◆ **Consegna**
Per favore, duplica senza alcuna modifica le voci riportate sotto, dalla prima riga fino a quella che contiene "382 centimetres", entrambe comprese.

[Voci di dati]

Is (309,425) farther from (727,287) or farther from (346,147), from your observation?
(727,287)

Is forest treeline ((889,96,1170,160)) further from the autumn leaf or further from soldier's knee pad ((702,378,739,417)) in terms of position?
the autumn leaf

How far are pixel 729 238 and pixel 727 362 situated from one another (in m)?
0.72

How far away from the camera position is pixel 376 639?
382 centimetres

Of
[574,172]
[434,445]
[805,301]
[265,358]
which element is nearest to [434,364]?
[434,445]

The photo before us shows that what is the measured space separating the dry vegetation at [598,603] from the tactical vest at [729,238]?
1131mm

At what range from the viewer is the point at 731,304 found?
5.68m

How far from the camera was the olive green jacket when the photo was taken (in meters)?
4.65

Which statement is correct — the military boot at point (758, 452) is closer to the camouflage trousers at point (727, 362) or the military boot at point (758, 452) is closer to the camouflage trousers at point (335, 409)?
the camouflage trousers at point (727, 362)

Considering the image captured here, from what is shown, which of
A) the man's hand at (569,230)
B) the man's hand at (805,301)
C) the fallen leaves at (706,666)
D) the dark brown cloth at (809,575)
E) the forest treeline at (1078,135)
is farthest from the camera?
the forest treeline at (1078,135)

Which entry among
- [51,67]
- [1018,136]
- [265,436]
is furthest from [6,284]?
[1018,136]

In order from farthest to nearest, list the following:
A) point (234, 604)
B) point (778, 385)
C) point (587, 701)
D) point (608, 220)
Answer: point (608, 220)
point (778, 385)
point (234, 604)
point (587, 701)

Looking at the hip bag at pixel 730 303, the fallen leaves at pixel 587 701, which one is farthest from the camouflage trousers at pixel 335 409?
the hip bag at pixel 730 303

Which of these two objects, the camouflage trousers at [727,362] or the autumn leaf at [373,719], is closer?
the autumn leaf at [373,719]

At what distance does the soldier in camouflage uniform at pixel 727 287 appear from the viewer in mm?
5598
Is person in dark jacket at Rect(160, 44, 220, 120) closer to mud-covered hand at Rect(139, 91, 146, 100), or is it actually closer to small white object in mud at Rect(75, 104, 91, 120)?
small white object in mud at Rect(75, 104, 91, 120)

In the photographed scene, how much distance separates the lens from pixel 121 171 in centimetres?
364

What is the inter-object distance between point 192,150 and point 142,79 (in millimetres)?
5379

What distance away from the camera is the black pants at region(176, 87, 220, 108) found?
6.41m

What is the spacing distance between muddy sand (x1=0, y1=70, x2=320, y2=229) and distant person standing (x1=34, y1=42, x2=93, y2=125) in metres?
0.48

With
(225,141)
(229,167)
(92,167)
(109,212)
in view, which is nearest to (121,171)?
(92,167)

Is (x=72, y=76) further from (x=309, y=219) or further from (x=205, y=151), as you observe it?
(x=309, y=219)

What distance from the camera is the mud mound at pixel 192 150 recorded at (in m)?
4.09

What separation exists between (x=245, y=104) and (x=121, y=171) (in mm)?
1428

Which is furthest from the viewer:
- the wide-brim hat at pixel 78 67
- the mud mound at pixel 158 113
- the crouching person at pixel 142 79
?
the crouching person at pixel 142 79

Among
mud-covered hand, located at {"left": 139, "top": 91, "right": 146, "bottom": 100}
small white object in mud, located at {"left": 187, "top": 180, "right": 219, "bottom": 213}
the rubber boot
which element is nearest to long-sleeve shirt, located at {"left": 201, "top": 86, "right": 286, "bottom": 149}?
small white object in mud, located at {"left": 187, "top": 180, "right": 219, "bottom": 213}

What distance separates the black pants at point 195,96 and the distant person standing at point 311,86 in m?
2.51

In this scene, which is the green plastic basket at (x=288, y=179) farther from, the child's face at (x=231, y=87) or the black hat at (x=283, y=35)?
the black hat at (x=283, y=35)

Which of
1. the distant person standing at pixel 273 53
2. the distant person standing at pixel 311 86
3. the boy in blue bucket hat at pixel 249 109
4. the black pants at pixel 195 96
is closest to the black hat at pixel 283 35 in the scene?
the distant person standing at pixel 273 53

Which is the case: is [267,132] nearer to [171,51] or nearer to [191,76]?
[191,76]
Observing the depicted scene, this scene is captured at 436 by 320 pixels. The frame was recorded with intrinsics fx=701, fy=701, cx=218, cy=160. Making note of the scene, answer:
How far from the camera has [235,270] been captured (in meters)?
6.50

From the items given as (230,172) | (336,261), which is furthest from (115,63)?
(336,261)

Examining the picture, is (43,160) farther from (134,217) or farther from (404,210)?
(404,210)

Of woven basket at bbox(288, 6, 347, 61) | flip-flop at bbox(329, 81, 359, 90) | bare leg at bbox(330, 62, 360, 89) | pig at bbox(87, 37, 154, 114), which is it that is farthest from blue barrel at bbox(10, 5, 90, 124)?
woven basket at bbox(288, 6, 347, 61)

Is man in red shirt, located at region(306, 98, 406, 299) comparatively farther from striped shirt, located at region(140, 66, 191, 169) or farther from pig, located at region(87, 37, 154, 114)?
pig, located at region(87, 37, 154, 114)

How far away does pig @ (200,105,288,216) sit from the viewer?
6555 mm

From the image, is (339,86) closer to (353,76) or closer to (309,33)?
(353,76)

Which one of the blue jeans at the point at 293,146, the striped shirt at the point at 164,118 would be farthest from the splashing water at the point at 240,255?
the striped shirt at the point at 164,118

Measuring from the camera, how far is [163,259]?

◆ **La soluzione**
Is (309,425) farther from (727,287) or farther from (346,147), from your observation?
(727,287)

Is forest treeline ((889,96,1170,160)) further from the autumn leaf or further from soldier's knee pad ((702,378,739,417)) in terms of position?
the autumn leaf

How far are pixel 729 238 and pixel 727 362 situated from one another (in m)?
0.72

How far away from the camera position is pixel 376 639?
382 centimetres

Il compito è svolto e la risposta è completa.